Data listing
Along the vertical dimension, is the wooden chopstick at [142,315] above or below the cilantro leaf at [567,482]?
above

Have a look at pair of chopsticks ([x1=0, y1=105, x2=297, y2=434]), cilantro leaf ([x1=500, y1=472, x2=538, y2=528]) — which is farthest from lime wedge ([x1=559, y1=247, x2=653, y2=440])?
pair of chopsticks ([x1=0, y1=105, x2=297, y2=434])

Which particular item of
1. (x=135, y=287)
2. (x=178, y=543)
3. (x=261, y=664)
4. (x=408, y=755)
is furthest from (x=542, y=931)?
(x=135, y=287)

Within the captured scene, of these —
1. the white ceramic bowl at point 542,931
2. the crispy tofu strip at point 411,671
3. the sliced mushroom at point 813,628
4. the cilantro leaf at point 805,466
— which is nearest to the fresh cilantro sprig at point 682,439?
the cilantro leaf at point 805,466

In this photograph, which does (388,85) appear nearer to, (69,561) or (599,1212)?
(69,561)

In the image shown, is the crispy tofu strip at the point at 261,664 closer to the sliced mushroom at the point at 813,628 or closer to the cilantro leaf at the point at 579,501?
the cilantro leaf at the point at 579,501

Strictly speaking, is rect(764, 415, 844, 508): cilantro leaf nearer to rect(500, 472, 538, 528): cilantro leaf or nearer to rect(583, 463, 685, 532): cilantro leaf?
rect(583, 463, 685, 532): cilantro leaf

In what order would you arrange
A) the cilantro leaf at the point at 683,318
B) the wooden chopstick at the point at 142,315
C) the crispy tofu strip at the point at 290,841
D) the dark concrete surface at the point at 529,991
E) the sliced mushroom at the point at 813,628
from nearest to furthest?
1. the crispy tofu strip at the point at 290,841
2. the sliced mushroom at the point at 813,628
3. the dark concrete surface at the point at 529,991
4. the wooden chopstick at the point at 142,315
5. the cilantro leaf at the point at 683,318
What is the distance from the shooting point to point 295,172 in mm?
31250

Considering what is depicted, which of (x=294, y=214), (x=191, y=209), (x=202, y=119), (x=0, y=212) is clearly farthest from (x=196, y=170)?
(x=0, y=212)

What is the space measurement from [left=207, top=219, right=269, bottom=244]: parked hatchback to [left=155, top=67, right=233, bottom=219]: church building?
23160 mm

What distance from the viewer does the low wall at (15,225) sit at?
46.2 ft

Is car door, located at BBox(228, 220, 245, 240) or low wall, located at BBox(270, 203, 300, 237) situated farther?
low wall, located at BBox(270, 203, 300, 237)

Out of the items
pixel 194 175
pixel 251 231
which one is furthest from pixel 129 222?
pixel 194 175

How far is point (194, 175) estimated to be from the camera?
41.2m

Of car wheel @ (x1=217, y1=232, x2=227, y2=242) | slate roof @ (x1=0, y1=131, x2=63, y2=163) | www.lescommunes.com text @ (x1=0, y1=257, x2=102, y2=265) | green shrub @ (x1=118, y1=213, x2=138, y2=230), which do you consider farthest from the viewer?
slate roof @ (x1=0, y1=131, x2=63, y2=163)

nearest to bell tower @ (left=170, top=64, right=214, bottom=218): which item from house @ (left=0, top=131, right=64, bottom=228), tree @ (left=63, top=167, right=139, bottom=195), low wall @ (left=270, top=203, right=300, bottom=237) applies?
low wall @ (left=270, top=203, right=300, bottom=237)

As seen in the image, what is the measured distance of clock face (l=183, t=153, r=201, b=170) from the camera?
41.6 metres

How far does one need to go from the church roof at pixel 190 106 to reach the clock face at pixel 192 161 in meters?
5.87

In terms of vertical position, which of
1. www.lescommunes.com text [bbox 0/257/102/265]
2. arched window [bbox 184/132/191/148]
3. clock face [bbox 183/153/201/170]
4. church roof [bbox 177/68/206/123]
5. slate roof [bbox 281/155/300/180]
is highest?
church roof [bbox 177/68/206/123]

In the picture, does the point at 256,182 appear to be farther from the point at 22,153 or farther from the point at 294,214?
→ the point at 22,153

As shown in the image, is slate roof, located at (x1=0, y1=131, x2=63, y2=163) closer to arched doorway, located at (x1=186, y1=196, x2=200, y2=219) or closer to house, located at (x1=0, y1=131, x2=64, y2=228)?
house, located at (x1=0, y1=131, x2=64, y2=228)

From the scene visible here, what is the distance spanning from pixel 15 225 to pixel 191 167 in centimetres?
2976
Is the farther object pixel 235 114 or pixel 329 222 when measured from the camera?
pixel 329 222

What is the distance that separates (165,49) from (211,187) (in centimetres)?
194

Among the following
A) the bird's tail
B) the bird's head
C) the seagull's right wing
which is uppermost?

DO THIS:
Take the lines above and retype all of them exactly.

EXERCISE ANSWER:
Along the vertical dimension, is the wooden chopstick at [142,315] above or below the cilantro leaf at [567,482]?
above

Have a look at pair of chopsticks ([x1=0, y1=105, x2=297, y2=434]), cilantro leaf ([x1=500, y1=472, x2=538, y2=528]) — which is farthest from lime wedge ([x1=559, y1=247, x2=653, y2=440])?
pair of chopsticks ([x1=0, y1=105, x2=297, y2=434])

Which particular item of
1. (x=135, y=287)
2. (x=178, y=543)
3. (x=261, y=664)
4. (x=408, y=755)
is furthest from (x=542, y=931)?
(x=135, y=287)

Within the captured scene, of these —
1. the white ceramic bowl at point 542,931
2. the crispy tofu strip at point 411,671
3. the sliced mushroom at point 813,628
4. the cilantro leaf at point 805,466
— which is nearest to the fresh cilantro sprig at point 682,439?
the cilantro leaf at point 805,466

In this photograph, which does (388,85) appear nearer to, (69,561) or (599,1212)?
(69,561)

In the image shown, is the crispy tofu strip at the point at 261,664 closer to the sliced mushroom at the point at 813,628 or closer to the cilantro leaf at the point at 579,501?
the cilantro leaf at the point at 579,501

Strictly speaking, is rect(764, 415, 844, 508): cilantro leaf nearer to rect(500, 472, 538, 528): cilantro leaf or nearer to rect(583, 463, 685, 532): cilantro leaf?
rect(583, 463, 685, 532): cilantro leaf

In what order would you arrange
A) the cilantro leaf at the point at 683,318
B) the wooden chopstick at the point at 142,315
C) the crispy tofu strip at the point at 290,841
D) the dark concrete surface at the point at 529,991
E) the sliced mushroom at the point at 813,628
from nearest to furthest?
1. the crispy tofu strip at the point at 290,841
2. the sliced mushroom at the point at 813,628
3. the dark concrete surface at the point at 529,991
4. the wooden chopstick at the point at 142,315
5. the cilantro leaf at the point at 683,318
What is the distance from the shooting point to point 295,172 in mm?
31250

Considering what is depicted, which of (x=294, y=214), (x=191, y=209), (x=202, y=119), (x=0, y=212) is clearly farthest from (x=196, y=170)?
(x=0, y=212)

What is the space measurement from [left=207, top=219, right=269, bottom=244]: parked hatchback to [left=155, top=67, right=233, bottom=219]: church building?
23160 mm

What distance from the viewer does the low wall at (15,225) sit at?
46.2 ft

Is car door, located at BBox(228, 220, 245, 240) or low wall, located at BBox(270, 203, 300, 237) situated farther?
low wall, located at BBox(270, 203, 300, 237)

Out of the items
pixel 194 175
pixel 251 231
which one is furthest from pixel 129 222?
pixel 194 175

How far is point (194, 175) estimated to be from the camera?
41.2m

Of car wheel @ (x1=217, y1=232, x2=227, y2=242) | slate roof @ (x1=0, y1=131, x2=63, y2=163) | www.lescommunes.com text @ (x1=0, y1=257, x2=102, y2=265) | green shrub @ (x1=118, y1=213, x2=138, y2=230), which do you consider farthest from the viewer?
slate roof @ (x1=0, y1=131, x2=63, y2=163)

nearest to bell tower @ (left=170, top=64, right=214, bottom=218): which item from house @ (left=0, top=131, right=64, bottom=228), tree @ (left=63, top=167, right=139, bottom=195), low wall @ (left=270, top=203, right=300, bottom=237) applies?
low wall @ (left=270, top=203, right=300, bottom=237)

As seen in the image, what is the measured distance of clock face (l=183, t=153, r=201, b=170) from the camera?
41.6 metres

How far does one need to go from the church roof at pixel 190 106 to reach the clock face at pixel 192 161 in meters?
5.87

In terms of vertical position, which of
1. www.lescommunes.com text [bbox 0/257/102/265]
2. arched window [bbox 184/132/191/148]
3. clock face [bbox 183/153/201/170]
4. church roof [bbox 177/68/206/123]
5. slate roof [bbox 281/155/300/180]
is highest?
church roof [bbox 177/68/206/123]

In the picture, does the point at 256,182 appear to be farther from the point at 22,153 or farther from the point at 294,214?
→ the point at 22,153

As shown in the image, is slate roof, located at (x1=0, y1=131, x2=63, y2=163) closer to arched doorway, located at (x1=186, y1=196, x2=200, y2=219) or closer to house, located at (x1=0, y1=131, x2=64, y2=228)?
house, located at (x1=0, y1=131, x2=64, y2=228)

From the scene visible here, what is the distance spanning from pixel 15 225 to pixel 191 167 in centimetres?
2976
Is the farther object pixel 235 114 or pixel 329 222 when measured from the camera?
pixel 329 222

What is the distance that separates (165,49) from (211,187) (in centimetres)?
194

Among the following
A) the bird's tail
B) the bird's head
C) the seagull's right wing
which is uppermost?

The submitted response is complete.